The total revenue in the second quarter was over 5 BNOK, up 26 percent from the same quarter last year. The pre-tax result (EBT) was -137 MNOK. 6.4 million passengers chose to travel with Norwegian during the second quarter, which is an increase of 16 percent and almost 900 000 passengers more than the same period last year. The company’s traffic growth (RPK) was considerably higher at 46 percent, which reflects that each of Norwegian’s passengers on average flies significantly longer than they did a year ago.”

Record high load factor

Norwegian realized a strong production growth (ASK) of 41 percent. The growth is, naturally, stronger in new markets. Despite Norwegian’s strong capacity growth, the company is still filling its seats. The load factor in this quarter was 80 percent, up three percentage points from the same quarter last year, which is record high for a second quarter.

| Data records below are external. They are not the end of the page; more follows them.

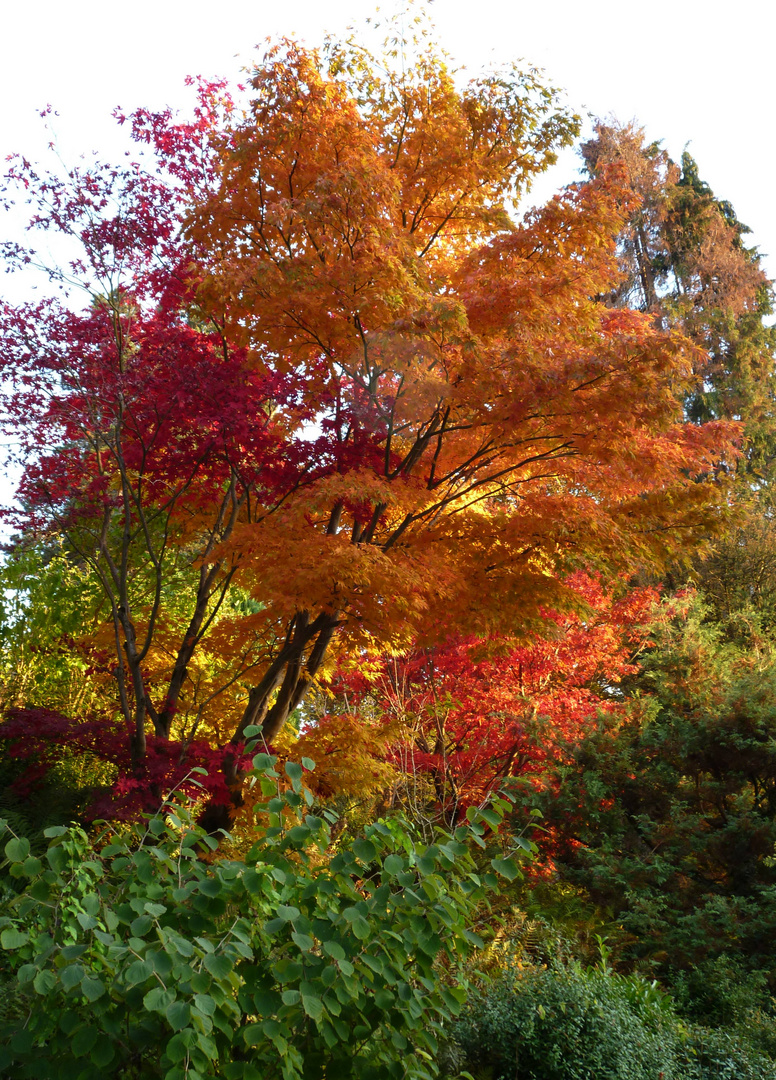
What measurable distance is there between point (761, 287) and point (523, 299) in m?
17.1

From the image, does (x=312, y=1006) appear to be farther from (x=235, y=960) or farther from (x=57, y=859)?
(x=57, y=859)

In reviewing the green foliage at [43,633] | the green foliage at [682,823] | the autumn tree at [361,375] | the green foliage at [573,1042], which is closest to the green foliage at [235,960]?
the green foliage at [573,1042]

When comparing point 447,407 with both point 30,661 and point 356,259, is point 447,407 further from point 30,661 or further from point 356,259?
point 30,661

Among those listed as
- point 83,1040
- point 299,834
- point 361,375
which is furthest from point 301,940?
point 361,375

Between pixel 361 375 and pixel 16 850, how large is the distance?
179 inches

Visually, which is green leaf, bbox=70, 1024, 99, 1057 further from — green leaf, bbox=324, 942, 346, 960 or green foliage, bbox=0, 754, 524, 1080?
green leaf, bbox=324, 942, 346, 960

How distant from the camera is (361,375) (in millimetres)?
6277

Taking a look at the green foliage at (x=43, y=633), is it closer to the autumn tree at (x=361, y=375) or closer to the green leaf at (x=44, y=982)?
the autumn tree at (x=361, y=375)

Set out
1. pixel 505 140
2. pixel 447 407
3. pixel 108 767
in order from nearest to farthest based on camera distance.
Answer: pixel 447 407
pixel 505 140
pixel 108 767

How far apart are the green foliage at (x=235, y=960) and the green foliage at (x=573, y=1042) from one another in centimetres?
124

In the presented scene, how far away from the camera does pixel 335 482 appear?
5.35 metres

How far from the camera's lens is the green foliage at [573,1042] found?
12.1 feet

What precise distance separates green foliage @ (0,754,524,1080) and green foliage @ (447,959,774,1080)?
48.8 inches

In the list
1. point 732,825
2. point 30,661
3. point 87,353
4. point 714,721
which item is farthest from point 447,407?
point 30,661
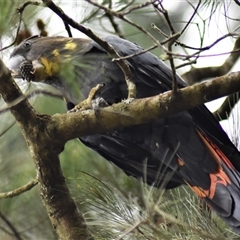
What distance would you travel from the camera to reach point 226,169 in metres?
1.78

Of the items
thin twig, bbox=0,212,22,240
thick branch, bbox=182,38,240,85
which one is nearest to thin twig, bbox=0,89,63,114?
thin twig, bbox=0,212,22,240

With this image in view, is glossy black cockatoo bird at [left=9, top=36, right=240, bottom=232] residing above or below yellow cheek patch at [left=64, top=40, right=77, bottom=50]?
below

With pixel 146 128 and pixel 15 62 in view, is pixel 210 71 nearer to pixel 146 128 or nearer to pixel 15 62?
pixel 146 128

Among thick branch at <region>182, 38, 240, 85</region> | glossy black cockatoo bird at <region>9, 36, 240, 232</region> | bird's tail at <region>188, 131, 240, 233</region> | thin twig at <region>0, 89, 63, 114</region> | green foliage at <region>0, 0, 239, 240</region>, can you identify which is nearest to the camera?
green foliage at <region>0, 0, 239, 240</region>

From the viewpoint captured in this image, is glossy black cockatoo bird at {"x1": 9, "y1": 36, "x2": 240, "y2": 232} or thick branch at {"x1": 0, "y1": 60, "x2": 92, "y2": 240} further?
glossy black cockatoo bird at {"x1": 9, "y1": 36, "x2": 240, "y2": 232}

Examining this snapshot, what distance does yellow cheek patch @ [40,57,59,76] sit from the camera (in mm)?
1766

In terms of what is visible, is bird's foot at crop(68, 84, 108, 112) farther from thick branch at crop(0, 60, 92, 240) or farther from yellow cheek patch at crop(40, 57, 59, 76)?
yellow cheek patch at crop(40, 57, 59, 76)

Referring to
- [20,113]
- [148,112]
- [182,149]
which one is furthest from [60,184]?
[182,149]

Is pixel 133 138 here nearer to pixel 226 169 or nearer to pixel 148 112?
pixel 226 169

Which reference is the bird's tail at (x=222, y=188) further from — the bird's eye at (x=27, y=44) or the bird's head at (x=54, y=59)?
the bird's eye at (x=27, y=44)

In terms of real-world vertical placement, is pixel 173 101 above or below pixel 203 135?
above

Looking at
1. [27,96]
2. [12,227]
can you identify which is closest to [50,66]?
[27,96]

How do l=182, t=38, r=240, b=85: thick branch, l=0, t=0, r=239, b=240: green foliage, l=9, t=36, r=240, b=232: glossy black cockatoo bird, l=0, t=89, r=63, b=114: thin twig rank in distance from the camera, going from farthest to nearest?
l=182, t=38, r=240, b=85: thick branch < l=9, t=36, r=240, b=232: glossy black cockatoo bird < l=0, t=89, r=63, b=114: thin twig < l=0, t=0, r=239, b=240: green foliage

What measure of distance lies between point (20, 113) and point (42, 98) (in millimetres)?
422
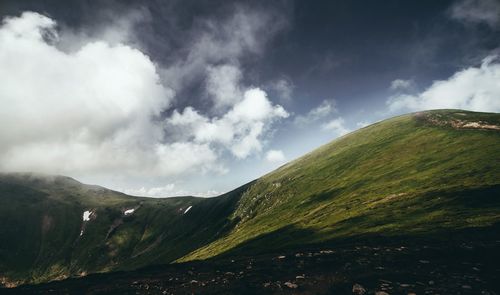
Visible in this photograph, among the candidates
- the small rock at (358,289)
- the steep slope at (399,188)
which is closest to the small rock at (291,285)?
the small rock at (358,289)

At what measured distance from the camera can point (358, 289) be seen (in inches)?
942

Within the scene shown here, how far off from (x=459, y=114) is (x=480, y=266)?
175891 mm

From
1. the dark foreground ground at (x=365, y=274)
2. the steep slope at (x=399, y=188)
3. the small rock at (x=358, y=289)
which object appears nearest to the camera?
the small rock at (x=358, y=289)

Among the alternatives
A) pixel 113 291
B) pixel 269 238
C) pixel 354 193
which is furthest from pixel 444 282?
pixel 354 193

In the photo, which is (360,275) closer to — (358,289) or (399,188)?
(358,289)

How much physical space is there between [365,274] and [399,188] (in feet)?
239

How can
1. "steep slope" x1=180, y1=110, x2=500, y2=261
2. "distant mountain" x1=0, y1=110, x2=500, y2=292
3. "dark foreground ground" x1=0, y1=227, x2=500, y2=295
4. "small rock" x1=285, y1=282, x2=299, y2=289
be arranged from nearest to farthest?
"dark foreground ground" x1=0, y1=227, x2=500, y2=295 < "small rock" x1=285, y1=282, x2=299, y2=289 < "distant mountain" x1=0, y1=110, x2=500, y2=292 < "steep slope" x1=180, y1=110, x2=500, y2=261

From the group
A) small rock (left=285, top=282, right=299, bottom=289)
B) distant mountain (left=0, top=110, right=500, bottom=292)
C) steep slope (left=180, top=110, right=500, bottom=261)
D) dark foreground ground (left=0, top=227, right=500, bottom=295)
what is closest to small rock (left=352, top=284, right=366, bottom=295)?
dark foreground ground (left=0, top=227, right=500, bottom=295)

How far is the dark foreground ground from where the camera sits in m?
23.3

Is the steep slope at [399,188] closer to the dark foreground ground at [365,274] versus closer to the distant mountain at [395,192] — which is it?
the distant mountain at [395,192]

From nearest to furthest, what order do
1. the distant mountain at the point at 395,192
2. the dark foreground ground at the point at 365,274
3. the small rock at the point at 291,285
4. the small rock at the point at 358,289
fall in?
the small rock at the point at 358,289, the dark foreground ground at the point at 365,274, the small rock at the point at 291,285, the distant mountain at the point at 395,192

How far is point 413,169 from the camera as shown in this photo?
10794 centimetres

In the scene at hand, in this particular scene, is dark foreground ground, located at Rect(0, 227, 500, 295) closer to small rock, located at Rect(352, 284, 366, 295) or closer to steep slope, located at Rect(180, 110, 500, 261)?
small rock, located at Rect(352, 284, 366, 295)

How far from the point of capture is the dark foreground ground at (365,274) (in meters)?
23.3
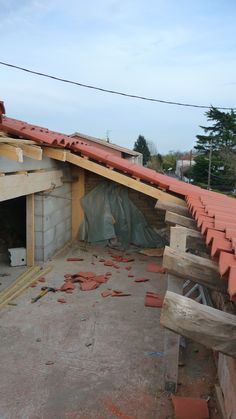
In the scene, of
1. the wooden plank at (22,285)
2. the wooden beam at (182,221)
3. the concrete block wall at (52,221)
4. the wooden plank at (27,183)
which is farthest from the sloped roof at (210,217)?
the wooden plank at (22,285)

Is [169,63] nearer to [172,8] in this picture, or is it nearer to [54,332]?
[172,8]

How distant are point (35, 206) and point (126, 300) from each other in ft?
11.1

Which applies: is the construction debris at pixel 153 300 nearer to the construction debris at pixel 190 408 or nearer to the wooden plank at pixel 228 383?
the wooden plank at pixel 228 383

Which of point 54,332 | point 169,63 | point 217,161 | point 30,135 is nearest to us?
point 54,332

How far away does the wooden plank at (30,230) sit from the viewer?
27.9 ft

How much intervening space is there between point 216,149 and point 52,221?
30.6 metres

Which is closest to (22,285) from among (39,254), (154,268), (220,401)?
(39,254)

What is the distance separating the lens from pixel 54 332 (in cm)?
547

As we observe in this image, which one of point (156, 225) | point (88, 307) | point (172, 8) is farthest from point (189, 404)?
point (172, 8)

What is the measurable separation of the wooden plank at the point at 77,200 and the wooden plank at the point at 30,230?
2.70m

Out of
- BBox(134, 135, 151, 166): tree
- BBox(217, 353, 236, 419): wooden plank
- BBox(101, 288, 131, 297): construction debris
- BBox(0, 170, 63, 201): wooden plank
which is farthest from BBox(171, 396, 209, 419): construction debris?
BBox(134, 135, 151, 166): tree

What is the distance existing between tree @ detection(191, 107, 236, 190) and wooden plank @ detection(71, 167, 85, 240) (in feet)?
79.8

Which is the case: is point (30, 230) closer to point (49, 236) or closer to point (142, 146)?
point (49, 236)

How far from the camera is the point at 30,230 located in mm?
8586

Copyright Photo: Ton Jochems/ Boeing 737-8JP LN-NGT (msn 41125) taxies at Palma de Mallorca (PMI) with Anton K.H. Jakobsen on the tail.

Norwegian: AG Slide Show

Current routes from London Gatwick:

Norwegian 7.2014 LGW Route Map (LRW)

4 thoughts on “Norwegian continues to build up its presence at London’s Gatwick Airport, reports a 2Q net profit of $20.5 million

  1. Matthew

    Looks like they failed to mention, the repeated failings of Norwegian. Constant delays/cancellations, lost/stolen baggage, charging of customers for their mistakes and zero customer support when needed. The Twitter hashtag #NeverFlyNorwegian is trending with daily complaints, along with the Facebook group “Norwegian Airlines Experiences From Hell” growing daily in members. Norwegian are day by day making Ryanair seem like a five star choice, compared to their services.

    1. Bruce Drum

      Thank you Matthew. There is always two sides of every story and thanks for this side. There is a growing trend to plow ahead and let the customers complain anyway with these ultra low-fare carriers who are growing in their numbers. However Ryanair and now Spirit have backed off a bit lately so there is some hope that they will not forget their customer base totally. Unfortunately the ultra low-fare model works and more passengers are flying on them each day and more airlines will probably convert. Every passenger should do some online homework before they click the buy button for an airline they have never flown on. Knowledge is power in the information age. All the best.


      1. Matthew

        Hi Bruce,

        Thank you very much for your reply, you are very correct in what you say, and that is the beauty of a story it can unravel in many ways, with different twists on turns depending on the way it is viewed or what someones personal experiences my be when it comes to the subject.

        In this case i just wanted to let people know the passengers experience when it comes to the airline, as people always get to hear the story the way the airline would want you to see it, with their huge budgets and PR teams. But when it comes to the little people, in this case the passengers it not always so easy to get your stories out.

        I miss the old age of air travel, i know it was more expensive but you got what you paid for and knew what to expect. The ever growing monopoly of low cost airlines seems to be taking over the industry, and of course the service suffers as a result. As proved here you cant always go on industry surveys and reviewers, as i am sure you know SkyTrax just awarded Norwegian third place in best budget carrier, something i find impossible to believe. I will in future go by independent reviews and customer experiences, as i know now you get the truth from these sources.

        Thank you for the well written article and all the best for the future

      2. Bruce Drum

        Thank you again Matthew. I usually stay away from reporting industry “awards”.

        I try to report the news as best I can adding the historic perspective. I always encourage everyone to be an informed consumer and to seek out all sides of an issue. I think you are following the right path – be informed before you buy.

        Thank you for your readership and support.